# Activities
1/ From the escrow shares disclosure, list each financial measure that it says the compensation charge would change or would leave unaffected.
2/ Extend the escrow shares disclosure, picking up after its final sentence.
[Text passage]
In January 1994, the Company and certain stockholders of the Company entered into an agreement providing for the escrow of a portion of the shares held by such individuals (the "Escrow Shares"). In the event any shares are released from escrow to persons who are officers and other employees of the Company, compensation expense will be recorded for financial reporting purposes as required by GAAP. Therefore, in the event the Company attains any of the earnings thresholds or the Company's Class A Common Stock meets certain minimum bid prices required for the release of the Escrow Shares, such release will be deemed additional compensation expense of the Company. Accordingly, the Company will, in the event of the release of shares from escrow, recognize during the period in which the earnings thresholds are met or are probable of being met or such minimum bid prices attained, what will likely be one or more substantial charges which would have the effect of substantially increasing the Company's loss or reducing or eliminating earnings, if any, at such time. Although the amount of compensation recognized by the Company will not affect the Company's total stockholder's equity or its working capital, it may have a depressive effect on the market price of the Company's securities.
[/Text passage]
[Supplied material]
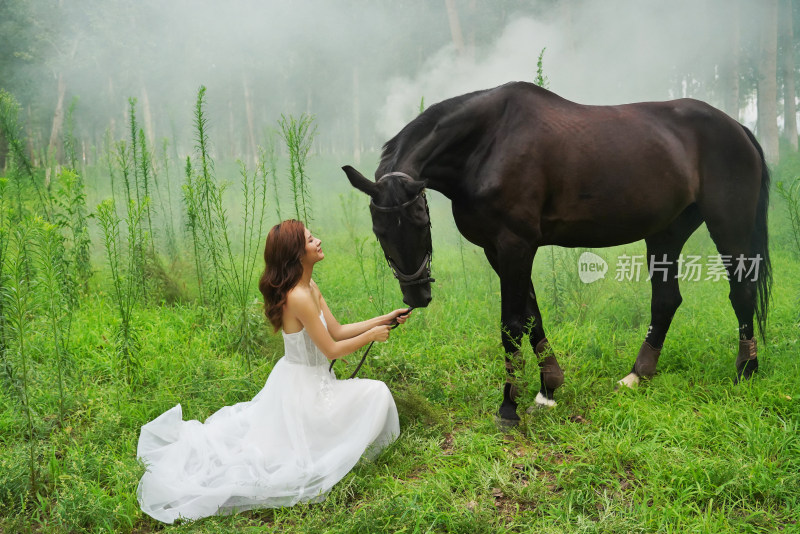 草地上穿婚纱的青年女人牵着马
[/Supplied material]
# Responses to the exercise
1/
- The Company's loss (substantially increased)
- The Company's earnings, if any (reduced or eliminated)
- Total stockholder's equity (not affected)
- Working capital (not affected)
- The market price of the Company's securities (may be depressed)

2/
Results of Operations

Fiscal 1995 Compared to Fiscal 1994

Revenues are derived primarily from the sales of Side Glow (tm) and End Glow (tm) fiber optic cables, light sources, fiber optic displays and point of purchase signage. Revenues for the year ended December 31, 1995 ("1995") were approximately $2,538,000. This represented a 79% increase over the year ended December 31, 1994 ("1994"). Revenues for 1995 increased primarily as a result of the expansion of the Company's product lines in the area of light sources and Side Glow (tm) and End Glow (tm)' fiber optic cables. Three new light sources were added during 1995, as well as two new fiber optic cables. The Company also added a line of landscape, accent and feature lights which are used in combination with the Company's cables and light sources. The introduction of these new products combined with the continued expansion of the Company's international distribution system, the formation of a domestic lighting agency representation network and the addition of a pool and spa lighting group accounted for the majority of the revenue increase. Sales of these product lines accounted for a combined 72% of total revenues for 1995 as compared to 53% in 1994. Sales of endpoint signs and displays were 28% of total 1995 revenues as compared to 40% of 1994 total revenues. The Company believes that this decline in sales of endpoint signs and displays as a percentage of total revenue is a result of strong sales in its expanding cable and light source product lines, and is not indicative of weaker sales in the endpoint product areas.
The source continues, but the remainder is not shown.